- **TASK OBJECTIVE**
In the Cynthia Rowley article below, set down everything from "Rowley’s Latest Collection, William" down to "her latest collection.", copied word for word.

Start of SOURCE PASSAGE

Fashion

Rowley’s Latest Collection, William Klein’s New Show – WWD


FIND A CHAIR: On Thursday night, designer Cynthia Rowley showcased her latest collection with an interactive presentation of musical chairs at Lotte New York Palace’s Villiard Ballroom. While the designer opted out of presenting her fall collection during New York Fashion Week, she still wanted to host a fun event to reveal a collection of new styles, which are set to release this summer.

“Eighty girls and guys — 80 original looks. It’s almost an all-new collection; the guys are wearing our cardigans and pajamas,” Rowley said of each attendees’ outfit, all of whom the designer dressed for the event. Approximately 60 of the evening’s looks — ranging from voluminous and playful, girly dresses of varying lengths to tunics over pants and more — were noted to be from her latest collection.

End of SOURCE PASSAGE
Start of ENTRIES PROVIDED

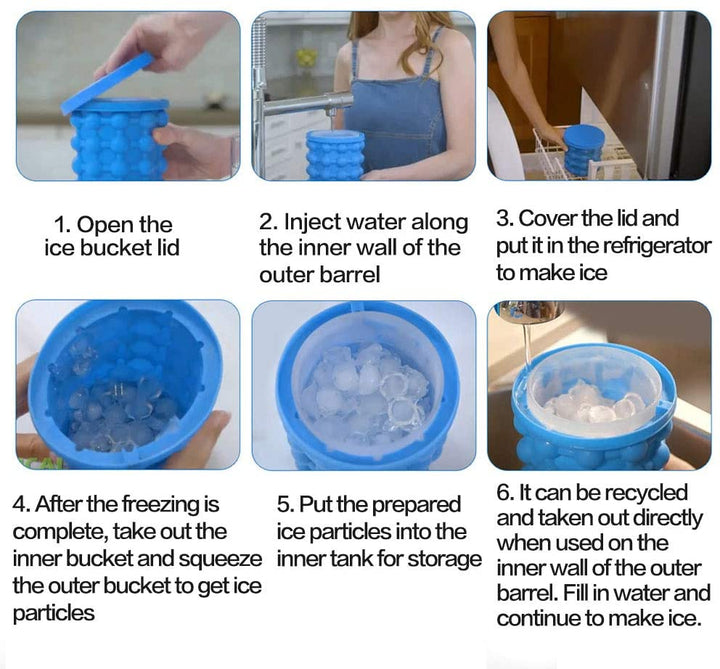 1. Open the ice bucket lid

2. Inject water along the inner wall of the outer barrel

3. Cover the lid and put it in the refrigerator to make ice

4. After the freezing is complete, take out the inner bucket and squeeze the outer bucket to get ice particles

5. Put the prepared ice particles into the inner tank for storage

6. It can be recycled and taken out directly when used on the inner wall of the outer barrel. Fill in water and continue to make ice.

End of ENTRIES PROVIDED

- **TASK RESPONSE**
Rowley’s Latest Collection, William Klein’s New Show – WWD


FIND A CHAIR: On Thursday night, designer Cynthia Rowley showcased her latest collection with an interactive presentation of musical chairs at Lotte New York Palace’s Villiard Ballroom. While the designer opted out of presenting her fall collection during New York Fashion Week, she still wanted to host a fun event to reveal a collection of new styles, which are set to release this summer.

“Eighty girls and guys — 80 original looks. It’s almost an all-new collection; the guys are wearing our cardigans and pajamas,” Rowley said of each attendees’ outfit, all of whom the designer dressed for the event. Approximately 60 of the evening’s looks — ranging from voluminous and playful, girly dresses of varying lengths to tunics over pants and more — were noted to be from her latest collection.